Different studies having used ionic dialysance in hemodialysis expressed it as the Kt/V, and they concluded that the Kt/measured by ionic dialysance is different from the Kt/V measured by laboratory work-up, although there exists a correlation,16-19 similarly to what happens with hemodiafiltration,20 showing that there exists an inter-method variability. In order to obtain the Kt/V it is necessary to introduce the V, a very inaccurate value that may be obtained by anthropometrical equations such as Watson¿s, by calculating the measured Kt divided by the analytical Kt/V,21 or by bioimpedanciometry.22 Other methods using total or partial collection of the dialysis fluid23-25 are more accurate although less practical to be used in routine clinical practice. The Kt/V determined by ionic dialysance usually yields an underestimation when compared with the Kt/V calculated by the second-generation Daurgidas¿ formula obtained from the laboratory data.
Another issue deserving our attention is that working with ionic dialysance increases the accuracy of the results since the measurements are done at each dialysis session. In the present study, using the Kt for dose follow-up was done in more than 1600 sessions as compared with 153 analytical measurements, which represent a monthly determination per patient according to the recommendations contained in the K-DOKI guidelines.9 Generalizing the use of the Kt will allow an accurate comparison of the different groups of hemodialysis patients.
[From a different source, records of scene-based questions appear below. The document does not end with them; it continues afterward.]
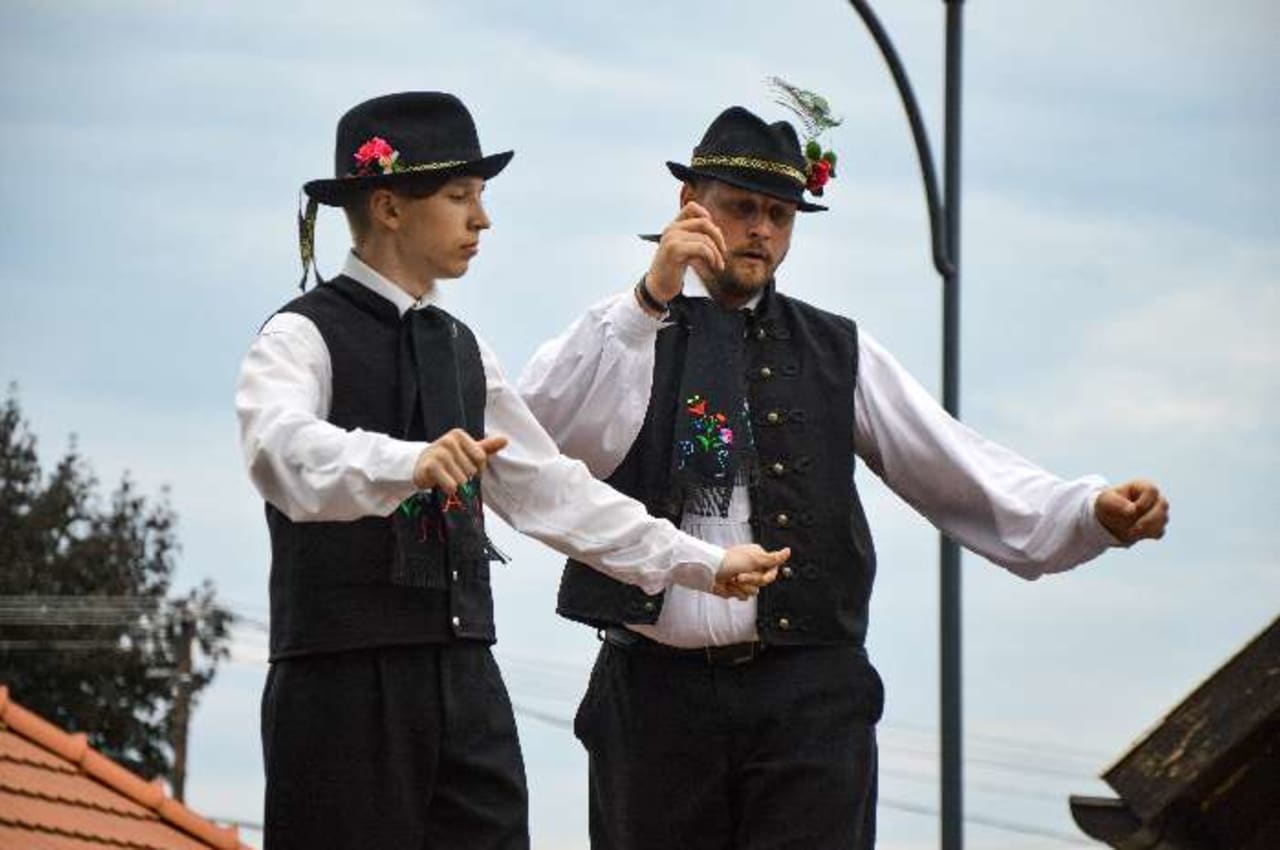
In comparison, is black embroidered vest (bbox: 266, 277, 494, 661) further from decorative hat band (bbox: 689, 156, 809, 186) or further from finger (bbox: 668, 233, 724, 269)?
decorative hat band (bbox: 689, 156, 809, 186)

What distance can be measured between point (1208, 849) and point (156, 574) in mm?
37753

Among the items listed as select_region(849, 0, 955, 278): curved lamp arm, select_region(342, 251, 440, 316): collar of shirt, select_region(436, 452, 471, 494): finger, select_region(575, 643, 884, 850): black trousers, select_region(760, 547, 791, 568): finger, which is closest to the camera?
select_region(436, 452, 471, 494): finger

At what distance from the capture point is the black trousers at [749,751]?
6.43 m

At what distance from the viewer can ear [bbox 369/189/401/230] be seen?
5.91 metres

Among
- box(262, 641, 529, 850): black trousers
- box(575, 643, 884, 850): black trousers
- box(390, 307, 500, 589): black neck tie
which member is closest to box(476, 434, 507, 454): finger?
box(390, 307, 500, 589): black neck tie

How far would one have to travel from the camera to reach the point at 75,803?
1052 cm

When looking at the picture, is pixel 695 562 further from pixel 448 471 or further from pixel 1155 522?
pixel 1155 522

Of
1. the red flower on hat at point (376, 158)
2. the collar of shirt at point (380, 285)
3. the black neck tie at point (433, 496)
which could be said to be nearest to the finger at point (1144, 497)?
the black neck tie at point (433, 496)

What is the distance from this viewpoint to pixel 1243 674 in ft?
23.7

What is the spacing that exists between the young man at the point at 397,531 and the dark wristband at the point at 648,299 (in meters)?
0.58

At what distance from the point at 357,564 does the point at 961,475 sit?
1.76m

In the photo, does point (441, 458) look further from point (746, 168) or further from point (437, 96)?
point (746, 168)

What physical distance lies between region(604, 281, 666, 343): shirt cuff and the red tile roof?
9.89 ft

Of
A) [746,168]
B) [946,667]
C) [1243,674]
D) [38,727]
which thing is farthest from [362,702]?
[38,727]
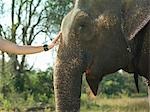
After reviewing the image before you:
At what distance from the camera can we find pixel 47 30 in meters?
21.7

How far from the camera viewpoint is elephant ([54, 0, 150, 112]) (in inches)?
152

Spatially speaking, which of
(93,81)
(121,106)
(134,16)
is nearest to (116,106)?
(121,106)

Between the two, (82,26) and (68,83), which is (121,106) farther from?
(68,83)

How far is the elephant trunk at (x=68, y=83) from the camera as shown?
148 inches

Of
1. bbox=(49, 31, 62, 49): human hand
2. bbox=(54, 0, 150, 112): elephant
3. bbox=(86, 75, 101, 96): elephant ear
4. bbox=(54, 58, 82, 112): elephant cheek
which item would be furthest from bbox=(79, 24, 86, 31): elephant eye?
bbox=(86, 75, 101, 96): elephant ear

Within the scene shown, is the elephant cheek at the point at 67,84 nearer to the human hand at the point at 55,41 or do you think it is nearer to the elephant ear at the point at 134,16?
the human hand at the point at 55,41

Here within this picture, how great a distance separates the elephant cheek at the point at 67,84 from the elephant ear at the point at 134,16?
1.46 feet

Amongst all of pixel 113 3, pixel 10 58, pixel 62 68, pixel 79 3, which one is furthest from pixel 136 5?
pixel 10 58

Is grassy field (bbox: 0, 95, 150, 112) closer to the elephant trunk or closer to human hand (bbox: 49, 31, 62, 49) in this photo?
human hand (bbox: 49, 31, 62, 49)

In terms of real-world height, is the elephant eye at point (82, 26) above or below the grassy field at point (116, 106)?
above

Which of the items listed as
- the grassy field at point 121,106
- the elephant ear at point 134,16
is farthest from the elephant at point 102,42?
→ the grassy field at point 121,106

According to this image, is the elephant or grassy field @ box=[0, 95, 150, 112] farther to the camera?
grassy field @ box=[0, 95, 150, 112]

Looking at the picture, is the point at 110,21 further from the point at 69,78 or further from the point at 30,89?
the point at 30,89

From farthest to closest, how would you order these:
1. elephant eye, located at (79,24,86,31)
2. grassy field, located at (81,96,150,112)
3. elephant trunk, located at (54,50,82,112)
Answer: grassy field, located at (81,96,150,112) → elephant eye, located at (79,24,86,31) → elephant trunk, located at (54,50,82,112)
We may conclude that the follow-up of the dialysis dose by using the Kt achieves an adequate control of the dialysis dose, allows for better discrimination of adequacy to dialysis, and identifies 30% to 40% of the patients not reaching their target dose by gender or body surface area, respectively. Its use is recommended in a routine way in all patients usually receiving dialysis with monitors measuring the ionic dialysance.